«10vor10» vom 4.5.2018

Beiträge

  • Das Kartell

    Heute haben sich die Bündner Baumeister in Laax getroffen. Eines der Traktanden: Wunden lecken nach dem Riesen-Skandal. Letzte Woche hat die Weko Firmen im Unterengadin eine 7.5 Millionen schwere Busse aufgebrummt, weil Baumeister offenbar jahrelang und systematisch Aufträge und Preise abgesprochen haben.

  • FOKUS: Das Nein-Lager im Rückstand

    Online-Glücksspiele sind in der Schweiz sehr beliebt, auch wenn bislang illegal. Viele weichen deshalb aus auf ausländische Seiten. Künftig sollen nur Schweizer Casinos solche Online-Spiele anbieten dürfen. Das Ziel: mehr Geld soll in der Schweiz bleiben. So will es das neue Geldspielgesetz, welches am 10. Juni zur Abstimmung stehen wird.

  • FOKUS: Umstrittene Netzsperren

    Umstritten am neuen Gesetz sind vor allem die sogenannten Netzsperren: sie sollen verhindern, dass Schweizer Zocker auf ausländische Webseiten zugreifen. Die würden gesperrt, ausser, sie betreiben ein Casino in der Schweiz. Solche Sperren sind Zensur – empören sich die Gegner. Falsch, nur so kann das illegale Glücksspiel unterbunden werden, halten die Befürworter dagegen.

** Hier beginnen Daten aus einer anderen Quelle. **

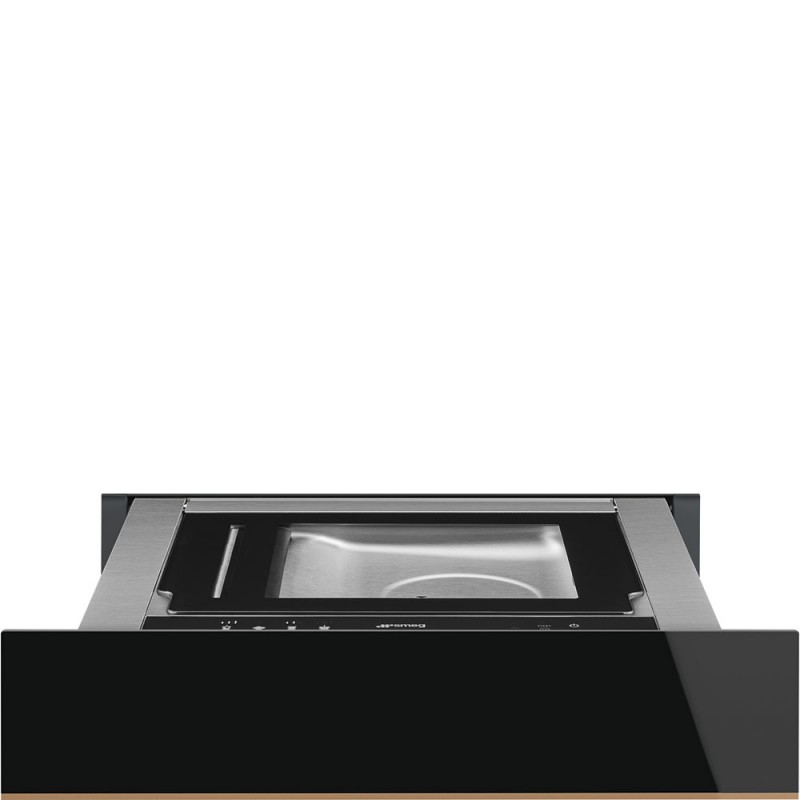 CPV615NR Smeg S Drawer Sous-Vide CPV615NR Black Glass Finish 60cm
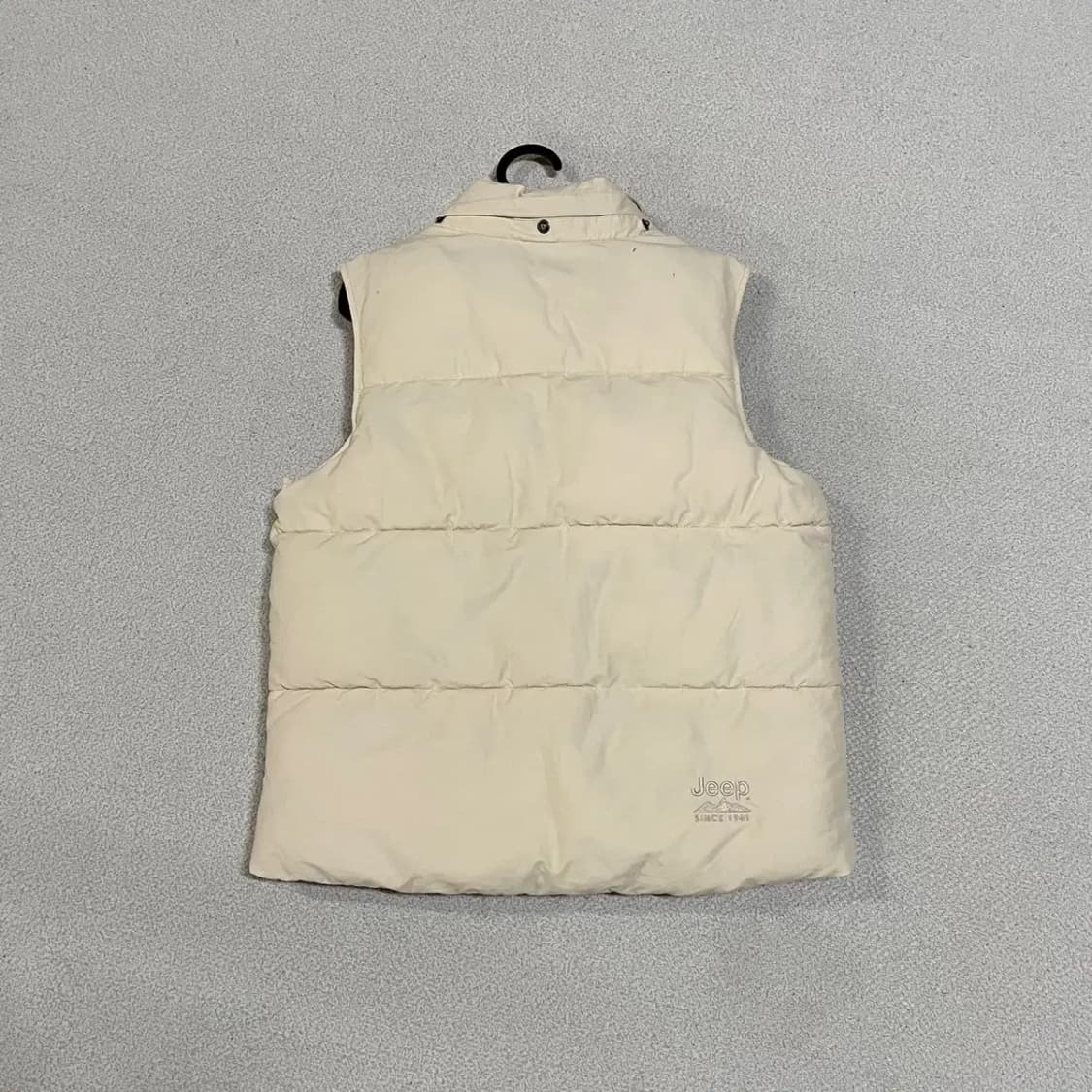 S 지프 덕다운 패딩 조끼 N.3530 상품이미지4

  • Macron, der König und Reformer

    Mit seinem autoritären Führungsstil hat sich Emmanuel Macron als Französischer Präsident bisher nicht nur Freunde gemacht. Mitunter muss er sich auch Vergleiche mit dem Sonnenkönig gefallen lassen. «10vor10» fragte zwei französische Experten, wie sie Macrons erstes Amtsjahr einordnen.

  • Newsflash

    SBB will Bundesentscheid anfechten +++ 2018 wird das Komitee keinen Literaturpreis vergeben +++ Vulkan Kilauea auf Hawaii ausgebrochen

  • Die Idee: Mode aus Restabfällen

    Freitags ist bei «10vor10» Zeit für die Rubrik «Die Idee». In der Modeindustrie ist es Alltag, dass Schnittreste und übrig gebliebene Stoffe vernichtet werden. Eine estnische Modedesignerin hat sich auf die Fahne geschrieben, genau aus diesen Resten Mode zu machen.